I quite often have a déjà vu moment when looking at some new technology or security concern. It sure feels like IT and information security are a cycle – or perhaps a wave – and I think that by applying some creativity we could come up with an IT and information security zodiac. Linking things with astrology actually feels quite fitting for this time of year, given the plethora of Nostradamus-like risk management prophecies that inevitably pop up. It takes no crystal ball or star charts, however, to notice the loss of control associated with the ongoing information explosion and externalization of IT, and I’m left to wonder if 2010 - the year of the Tiger in the Chinese zodiac - will (finally) be "the year of the data" … and whether data-centric security, which we have been discussing for some years now, will have to become a real necessity.
We thought to have gotten a handle on information protection in the Internet age: encryption at the repository and media level alleviates a lot of the exposure associated with sensitive information on systems and mobile devices. Except for that pesky creation and use of information in the business, but for that there’s data loss prevention (DLP) protecting, with varying degrees of effort and success, the potential ingress and egress points of the information perimeter.
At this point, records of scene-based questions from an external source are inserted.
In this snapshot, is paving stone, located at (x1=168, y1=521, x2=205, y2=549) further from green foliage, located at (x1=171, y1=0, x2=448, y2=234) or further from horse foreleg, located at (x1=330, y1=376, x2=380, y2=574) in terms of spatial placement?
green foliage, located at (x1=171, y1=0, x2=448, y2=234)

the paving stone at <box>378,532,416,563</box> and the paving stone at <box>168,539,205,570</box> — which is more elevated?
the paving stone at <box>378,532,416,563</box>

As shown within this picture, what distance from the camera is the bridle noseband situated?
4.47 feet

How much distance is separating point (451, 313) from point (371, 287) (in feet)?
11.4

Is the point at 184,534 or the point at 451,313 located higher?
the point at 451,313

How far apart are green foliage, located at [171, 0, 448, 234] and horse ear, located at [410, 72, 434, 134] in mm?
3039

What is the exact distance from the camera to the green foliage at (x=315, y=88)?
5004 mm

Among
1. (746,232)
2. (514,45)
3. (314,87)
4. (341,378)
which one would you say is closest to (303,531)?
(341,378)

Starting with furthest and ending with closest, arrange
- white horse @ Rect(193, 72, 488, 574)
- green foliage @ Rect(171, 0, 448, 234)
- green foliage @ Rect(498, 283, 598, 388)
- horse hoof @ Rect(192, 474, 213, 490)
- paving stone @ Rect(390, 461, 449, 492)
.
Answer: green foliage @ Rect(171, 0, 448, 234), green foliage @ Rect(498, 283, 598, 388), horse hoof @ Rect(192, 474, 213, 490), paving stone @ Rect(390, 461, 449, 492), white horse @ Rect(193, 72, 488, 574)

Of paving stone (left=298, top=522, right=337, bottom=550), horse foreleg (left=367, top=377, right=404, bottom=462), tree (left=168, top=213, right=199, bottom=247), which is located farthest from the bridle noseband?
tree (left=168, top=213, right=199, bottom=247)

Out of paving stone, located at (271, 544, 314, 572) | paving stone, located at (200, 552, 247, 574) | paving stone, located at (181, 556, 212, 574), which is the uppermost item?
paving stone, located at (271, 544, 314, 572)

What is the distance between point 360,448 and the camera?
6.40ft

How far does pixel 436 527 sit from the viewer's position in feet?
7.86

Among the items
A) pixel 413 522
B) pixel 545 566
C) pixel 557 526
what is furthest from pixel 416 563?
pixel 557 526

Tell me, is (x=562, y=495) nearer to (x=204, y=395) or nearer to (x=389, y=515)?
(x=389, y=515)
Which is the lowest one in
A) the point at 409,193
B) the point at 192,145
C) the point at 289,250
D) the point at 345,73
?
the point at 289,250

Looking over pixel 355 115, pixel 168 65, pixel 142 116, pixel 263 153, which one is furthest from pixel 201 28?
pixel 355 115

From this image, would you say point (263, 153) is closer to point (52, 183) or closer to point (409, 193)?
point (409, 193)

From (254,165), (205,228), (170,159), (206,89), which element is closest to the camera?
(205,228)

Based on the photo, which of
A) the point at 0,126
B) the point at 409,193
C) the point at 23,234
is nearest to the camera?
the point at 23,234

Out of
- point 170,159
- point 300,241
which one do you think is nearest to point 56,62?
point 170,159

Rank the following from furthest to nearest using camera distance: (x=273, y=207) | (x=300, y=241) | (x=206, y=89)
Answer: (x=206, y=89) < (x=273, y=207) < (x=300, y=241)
It works – sometimes effectively, sometimes not so much – in the current enterprise IT model, and although not particularly cheap is much less of an effort than refactoring applications, data, and business processes.
But, if we believe the predictions, change in IT may well accelerate in 2010 through increased adoption of cloud computing – a change that would swiftly erode many a traditional information perimeter. In a CSO Online article, Cyberczar-to-be Howard Schmidt predicts cloud computing to be a security enabler, and states that “[t]he overall net effect will give us a better chance to develop more security in the cloud using […] robust encryption.” Using cryptography of course makes sense – crypto is at one point or another required in many technical controls - but is the application of this traditional control in the cloud really that simple?
The answer, unfortunately, is no. Using encrypted information – for all practical purposes – requires having the key, and having to have the key at the point of processing (i.e, the cloud) is not exactly secure. Complicating the matter is the current lack of hardware-assisted cryptography potential in the cloud and virtualization (unless you want to sacrifice mobility and elasticity), and the result is a chicken-and-egg situation for protecting cryptographic key material. Sure it’s possible to have a cloud provider encrypt storage and networking for you, but how much of the threat landscape does that really address? The situation will eventually improve, but for now we’re facing some crypto-hurdles.
But then what do we do if we can’t encrypt data, or prevent it from floating around in the now externalized business process automation? Well, if it is absolutely required to be there, then we’ll just have to consider whether externalization is a good choice – it sometimes is, and sometime isn’t. But upon further examination it may be surprising how often sensitive data is in fact not needed, and this is where we can make some headway with business process and data management, and maybe also with some newer technical controls. With security teams focusing on the latter, we should probably consider data masking (de-identification) techniques, including run-time data aliasing (format-preserving encryption and tokenization, which I’ll cover in upcoming research) technologies, to complement data discovery and DLP.
Are these controls a panacea? No. Are they a necessary alternative to ‘regular’ encryption? Probably. No matter how we slice it, with an eroded or non-existent information perimeter, protecting information in a real data-centric manner is no longer optional. With new IT complicating encryption and DLP controls, and with the near inevitable expansion of information protection regulation, I think 2010 should finally be the year when enterprises get real serious about managing their large amounts of data. Sure it may be quite the undertaking (and of course more than just a security effort) but it may prove easier than it used to be, and should surely be very rewarding in the long term.